The refractory material is selected in such a manner as to be compatible with the metal of the moving part, i.e. to be capable of adhering to the surface of the metal and having a coefficient of thermal expansion that is close to that of the metal.
Naturally, the refractory material is also selected so as to avoid damaging eutectics being created by high energy contact with an abradable material. The refractory material therefore preferably does not include any titanium.
Particularly, but not exclusively, when the metal of the moving part is essentially titanium or titanium alloy, the refractory material preferably comprises a metal such as iron, nickel, or cobalt, together with a ceramic selected for example from borides, nitrides, carbides, and refractory oxides, and in particular at least one ceramic of abrasive nature, typically alumina, silicon or tungsten carbides, or boron nitrides.
The layer of refractory material is of a thickness selected to enable the labyrinth seal lips of the moving parts to be machined in said thickness.
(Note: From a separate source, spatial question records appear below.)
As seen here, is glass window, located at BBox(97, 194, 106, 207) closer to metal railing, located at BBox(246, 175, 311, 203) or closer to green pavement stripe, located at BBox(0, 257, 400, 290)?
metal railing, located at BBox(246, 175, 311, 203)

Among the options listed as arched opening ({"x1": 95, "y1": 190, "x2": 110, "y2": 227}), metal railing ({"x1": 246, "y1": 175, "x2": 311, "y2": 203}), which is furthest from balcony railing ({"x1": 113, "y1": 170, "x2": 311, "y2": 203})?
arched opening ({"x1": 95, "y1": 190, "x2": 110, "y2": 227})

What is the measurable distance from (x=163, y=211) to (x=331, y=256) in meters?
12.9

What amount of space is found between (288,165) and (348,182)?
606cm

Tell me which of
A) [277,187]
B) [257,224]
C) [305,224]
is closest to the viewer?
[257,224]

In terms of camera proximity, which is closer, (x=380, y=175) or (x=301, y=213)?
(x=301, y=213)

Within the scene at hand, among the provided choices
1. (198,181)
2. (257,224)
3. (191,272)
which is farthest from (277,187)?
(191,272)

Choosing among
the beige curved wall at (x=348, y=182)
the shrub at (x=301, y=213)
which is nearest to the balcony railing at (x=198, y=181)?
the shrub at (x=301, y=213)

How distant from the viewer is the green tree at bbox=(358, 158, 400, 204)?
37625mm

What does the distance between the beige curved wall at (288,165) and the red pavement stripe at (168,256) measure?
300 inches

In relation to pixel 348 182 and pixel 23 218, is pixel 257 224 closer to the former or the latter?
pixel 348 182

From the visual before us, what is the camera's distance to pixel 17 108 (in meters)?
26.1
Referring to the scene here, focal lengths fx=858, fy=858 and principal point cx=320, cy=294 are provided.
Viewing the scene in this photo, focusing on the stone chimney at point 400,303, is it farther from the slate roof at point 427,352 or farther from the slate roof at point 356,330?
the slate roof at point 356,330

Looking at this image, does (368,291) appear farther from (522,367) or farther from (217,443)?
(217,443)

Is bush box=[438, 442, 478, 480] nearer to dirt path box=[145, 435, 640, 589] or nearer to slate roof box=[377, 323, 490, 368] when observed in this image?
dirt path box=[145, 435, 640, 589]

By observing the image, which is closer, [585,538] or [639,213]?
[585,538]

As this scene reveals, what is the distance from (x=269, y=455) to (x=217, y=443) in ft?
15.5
Prior to machining, the thickness of the layer that is formed is greater than 1 mm, typically lying in the range 3 mm to 8 mm.
The layer of refractory material is advantageously in the form of agglomerated powder or powder mixture. It can be formed by thermal sputtering, in particular by plasma deposition, or by brazing onto the metal.
The invention also provides a moving part forming a turbomachine rotor having labyrinth seal lips of the kind that can be obtained by the above-defined method, i.e. lips machined in a thick layer of refractory material.